**Requirement**
Arrange the items from the line with "How far removed" through the end of the items as a Markdown table with the columns Row and Line, omitting blank lines.
───── Data listing
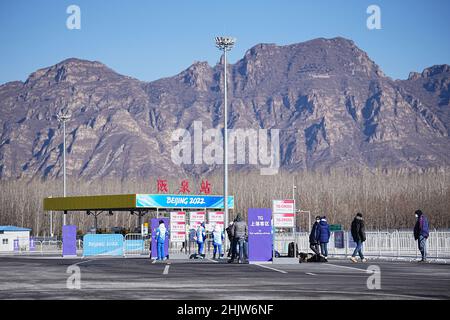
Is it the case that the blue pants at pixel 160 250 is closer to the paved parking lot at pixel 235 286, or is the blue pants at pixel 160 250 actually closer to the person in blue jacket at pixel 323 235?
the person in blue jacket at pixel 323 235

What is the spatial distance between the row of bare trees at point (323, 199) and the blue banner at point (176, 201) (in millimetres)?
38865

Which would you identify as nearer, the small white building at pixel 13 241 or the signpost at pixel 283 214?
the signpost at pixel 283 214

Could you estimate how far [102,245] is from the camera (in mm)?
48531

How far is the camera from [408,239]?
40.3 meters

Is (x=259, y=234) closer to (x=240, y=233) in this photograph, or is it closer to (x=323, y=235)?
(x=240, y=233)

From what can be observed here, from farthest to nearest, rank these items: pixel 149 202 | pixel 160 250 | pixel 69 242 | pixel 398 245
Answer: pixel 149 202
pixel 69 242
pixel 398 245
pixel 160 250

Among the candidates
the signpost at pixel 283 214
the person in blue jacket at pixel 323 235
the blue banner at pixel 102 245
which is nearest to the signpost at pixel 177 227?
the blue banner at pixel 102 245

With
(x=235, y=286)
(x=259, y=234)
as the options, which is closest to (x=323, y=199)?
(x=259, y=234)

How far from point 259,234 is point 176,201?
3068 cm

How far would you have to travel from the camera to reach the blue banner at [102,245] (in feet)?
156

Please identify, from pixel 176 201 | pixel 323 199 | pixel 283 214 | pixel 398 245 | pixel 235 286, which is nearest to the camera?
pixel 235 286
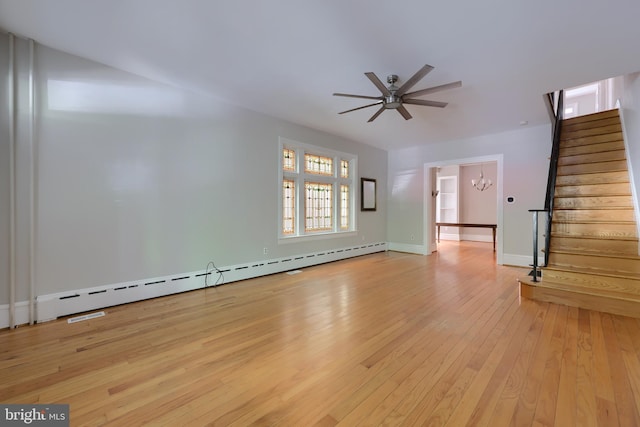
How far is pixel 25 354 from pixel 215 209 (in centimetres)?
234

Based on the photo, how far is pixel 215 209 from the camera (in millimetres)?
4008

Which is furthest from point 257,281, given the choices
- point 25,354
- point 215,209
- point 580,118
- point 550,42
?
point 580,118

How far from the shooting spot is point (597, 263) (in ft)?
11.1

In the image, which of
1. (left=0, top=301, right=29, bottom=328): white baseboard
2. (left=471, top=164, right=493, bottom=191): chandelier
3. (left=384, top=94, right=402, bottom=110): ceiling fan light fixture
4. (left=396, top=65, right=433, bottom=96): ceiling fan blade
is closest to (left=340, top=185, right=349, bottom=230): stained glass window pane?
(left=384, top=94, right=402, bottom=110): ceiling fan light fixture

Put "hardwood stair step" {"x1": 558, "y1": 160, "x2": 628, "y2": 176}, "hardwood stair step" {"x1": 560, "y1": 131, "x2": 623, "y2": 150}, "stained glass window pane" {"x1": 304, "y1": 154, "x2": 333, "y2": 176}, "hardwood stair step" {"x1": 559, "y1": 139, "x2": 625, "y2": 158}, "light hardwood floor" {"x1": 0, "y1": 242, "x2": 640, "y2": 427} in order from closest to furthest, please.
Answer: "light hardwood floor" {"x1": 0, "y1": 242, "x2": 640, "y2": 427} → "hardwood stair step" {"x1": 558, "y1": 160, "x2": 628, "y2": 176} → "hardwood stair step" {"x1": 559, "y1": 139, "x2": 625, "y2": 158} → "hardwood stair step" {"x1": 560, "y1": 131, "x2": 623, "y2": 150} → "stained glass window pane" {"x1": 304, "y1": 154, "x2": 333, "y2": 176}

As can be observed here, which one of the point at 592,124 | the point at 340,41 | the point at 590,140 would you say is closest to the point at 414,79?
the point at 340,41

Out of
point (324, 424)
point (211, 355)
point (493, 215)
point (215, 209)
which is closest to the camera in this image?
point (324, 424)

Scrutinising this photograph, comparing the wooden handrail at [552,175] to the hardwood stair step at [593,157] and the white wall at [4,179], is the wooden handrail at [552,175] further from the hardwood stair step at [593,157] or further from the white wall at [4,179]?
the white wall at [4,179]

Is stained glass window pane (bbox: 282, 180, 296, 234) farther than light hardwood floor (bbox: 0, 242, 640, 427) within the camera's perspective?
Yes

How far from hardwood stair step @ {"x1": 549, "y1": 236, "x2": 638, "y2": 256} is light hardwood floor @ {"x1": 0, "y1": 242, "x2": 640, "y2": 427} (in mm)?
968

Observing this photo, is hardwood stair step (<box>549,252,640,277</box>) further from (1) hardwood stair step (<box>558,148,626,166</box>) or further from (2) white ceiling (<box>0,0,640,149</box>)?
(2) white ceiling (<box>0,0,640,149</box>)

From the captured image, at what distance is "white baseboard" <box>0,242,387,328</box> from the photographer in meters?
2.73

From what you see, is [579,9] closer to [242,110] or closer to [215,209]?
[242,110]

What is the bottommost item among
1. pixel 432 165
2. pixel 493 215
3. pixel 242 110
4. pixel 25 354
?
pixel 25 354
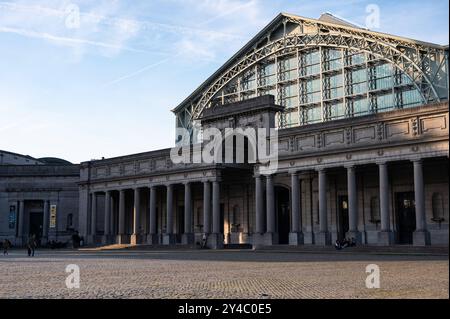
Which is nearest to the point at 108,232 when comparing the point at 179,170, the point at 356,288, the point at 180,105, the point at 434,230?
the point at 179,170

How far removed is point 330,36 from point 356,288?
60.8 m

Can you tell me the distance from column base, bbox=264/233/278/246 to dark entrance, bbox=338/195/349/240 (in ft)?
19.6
──────────
**Final result**
| Row | Line |
|---|---|
| 1 | How far removed is point 330,36 from point 356,288? |
| 2 | 60.8 m |
| 3 | Can you tell me the distance from column base, bbox=264/233/278/246 to dark entrance, bbox=338/195/349/240 (in ft)? |
| 4 | 19.6 |